DATA UNDER STUDY Block Start
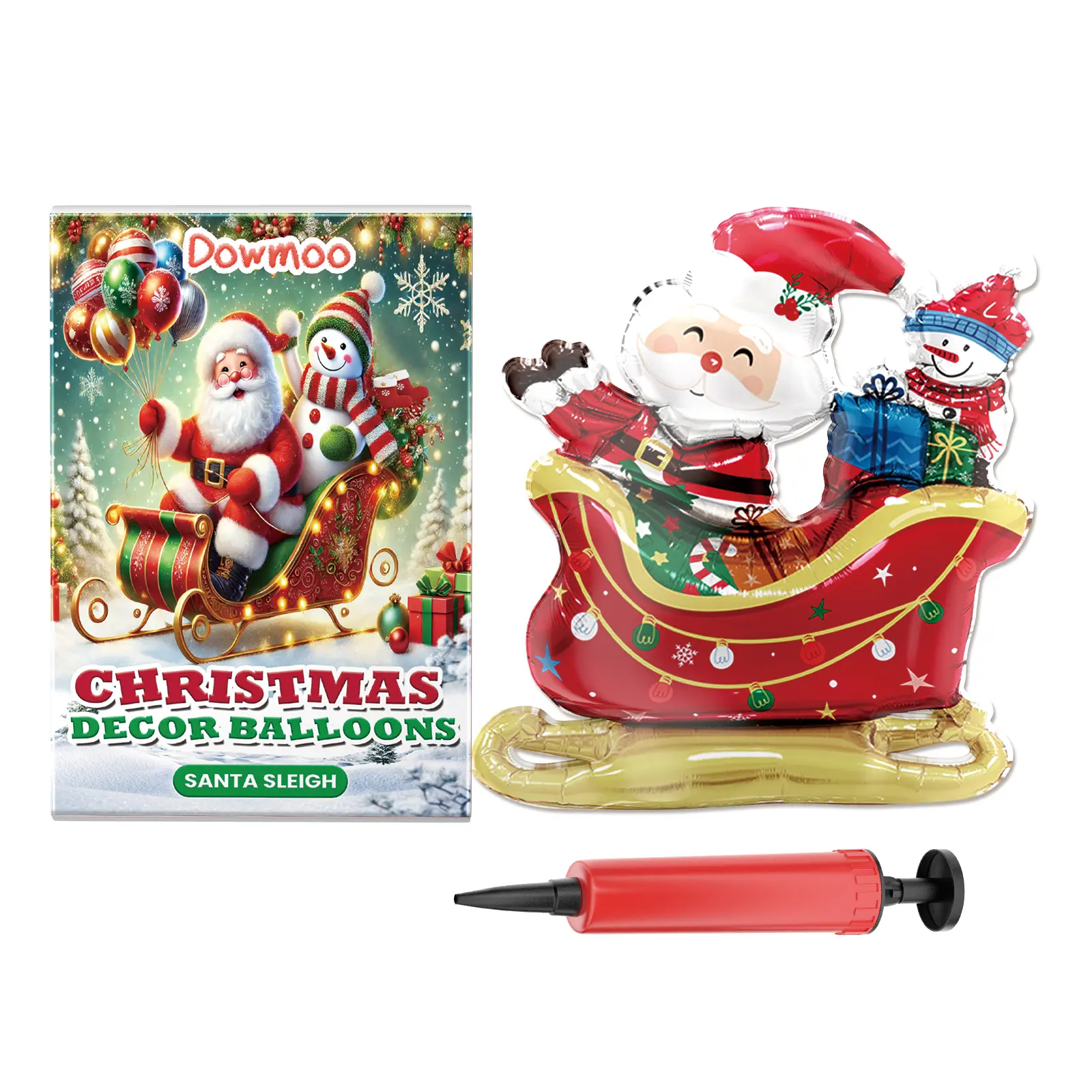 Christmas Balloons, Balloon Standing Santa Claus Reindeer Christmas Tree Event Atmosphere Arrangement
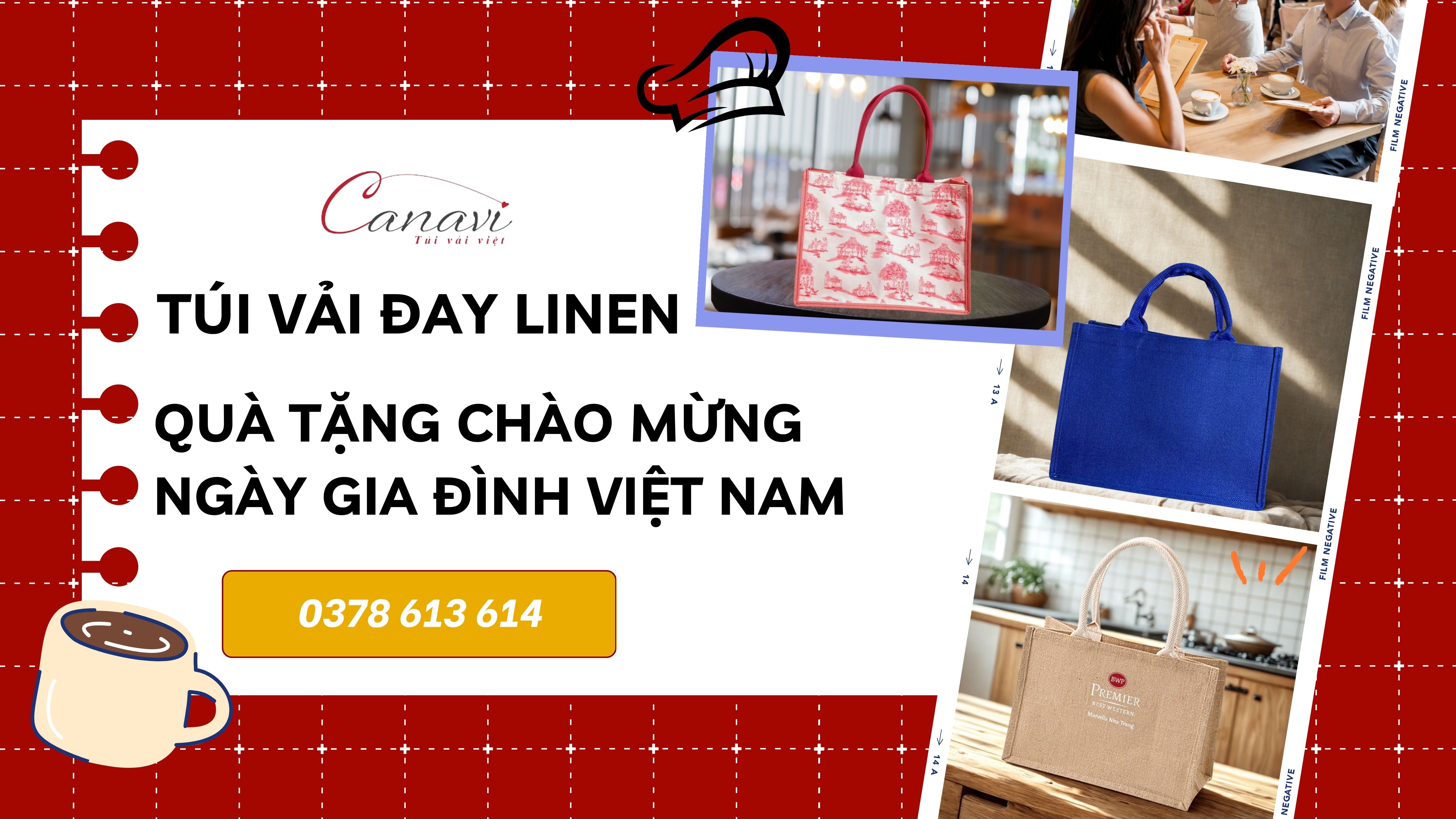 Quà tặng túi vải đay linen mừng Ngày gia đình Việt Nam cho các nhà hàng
DATA UNDER STUDY Block End
DATA UNDER STUDY Block Start
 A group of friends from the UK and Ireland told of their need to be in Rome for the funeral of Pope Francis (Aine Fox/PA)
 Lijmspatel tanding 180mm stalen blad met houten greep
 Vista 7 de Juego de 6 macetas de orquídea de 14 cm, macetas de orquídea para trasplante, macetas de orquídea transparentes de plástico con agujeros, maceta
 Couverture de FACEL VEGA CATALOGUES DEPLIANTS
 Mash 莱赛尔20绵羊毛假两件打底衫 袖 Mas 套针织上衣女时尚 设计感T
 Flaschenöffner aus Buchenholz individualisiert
DATA UNDER STUDY Block End
DATA UNDER STUDY Block Start
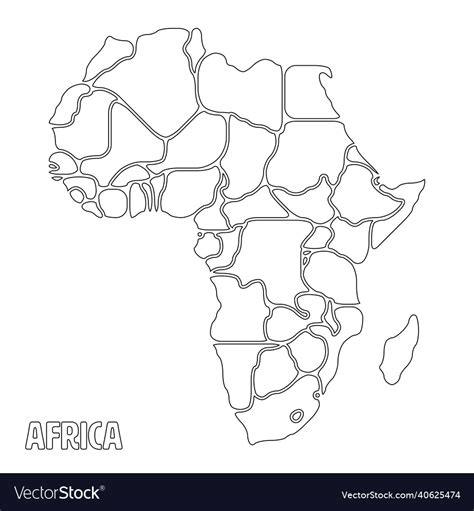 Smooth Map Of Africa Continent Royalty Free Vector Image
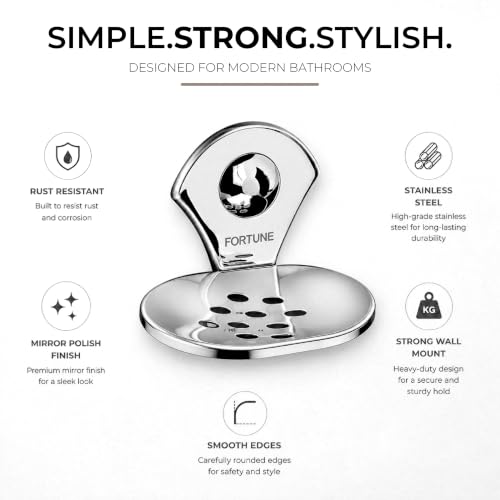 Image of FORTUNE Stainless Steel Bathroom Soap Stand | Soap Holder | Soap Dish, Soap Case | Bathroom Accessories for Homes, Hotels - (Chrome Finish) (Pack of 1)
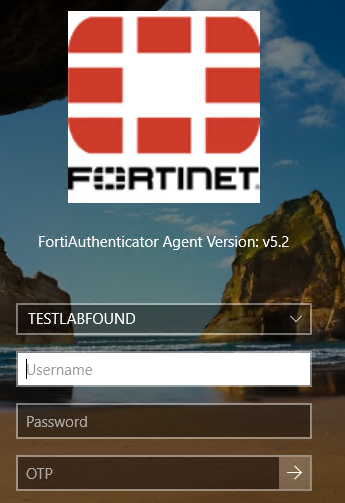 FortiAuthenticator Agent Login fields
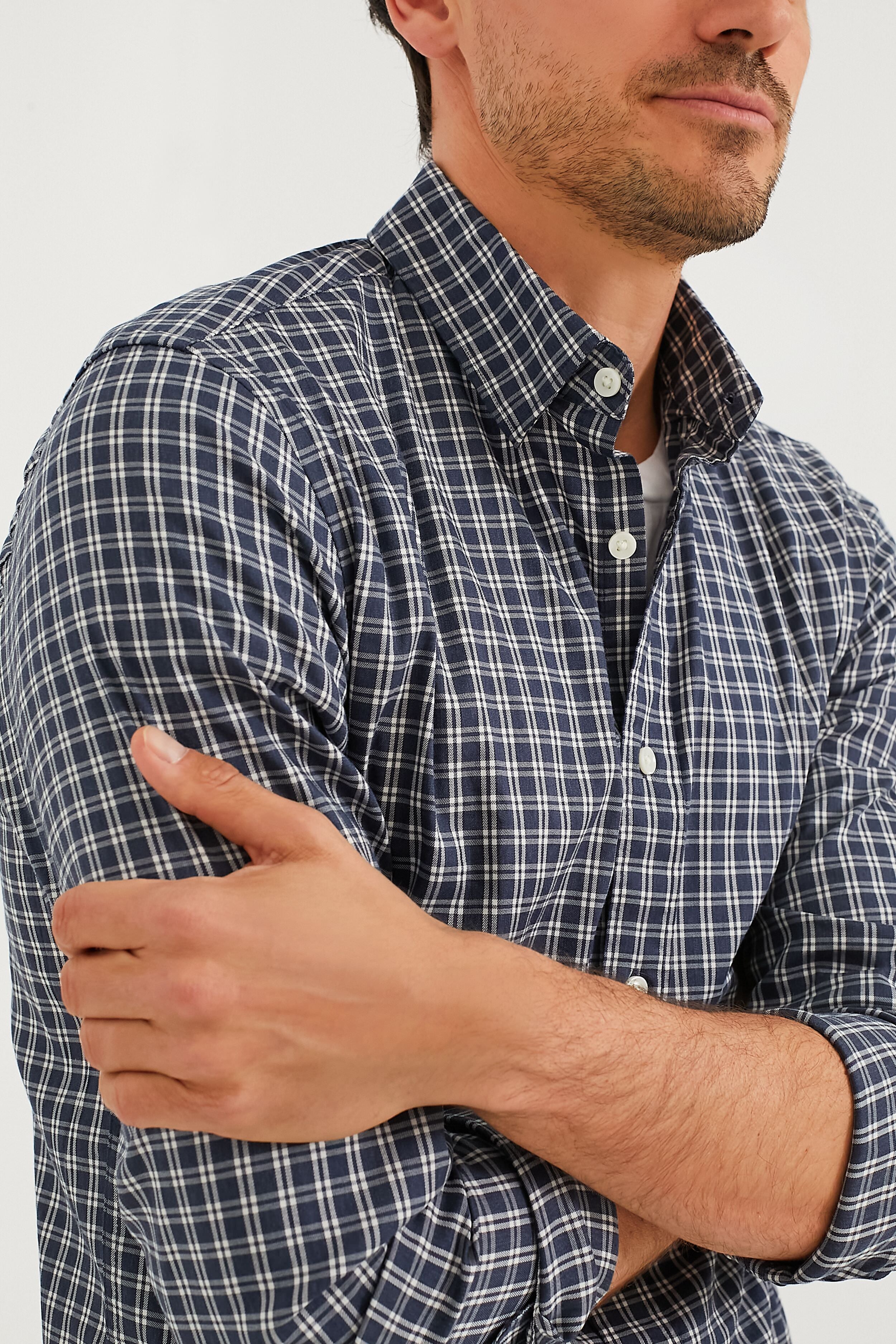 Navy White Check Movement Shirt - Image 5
DATA UNDER STUDY Block End
▶ _ABOUT THIS EXERCISE_
Copy the data word for word, starting at the line that contains "Christmas Balloons, Balloon" and ending at the line that contains "Quà tặng túi", with both of those lines included. Leave the pictures out of your answer.

▶ _EXERCISE ANSWER_
 Christmas Balloons, Balloon Standing Santa Claus Reindeer Christmas Tree Event Atmosphere Arrangement
 Quà tặng túi vải đay linen mừng Ngày gia đình Việt Nam cho các nhà hàng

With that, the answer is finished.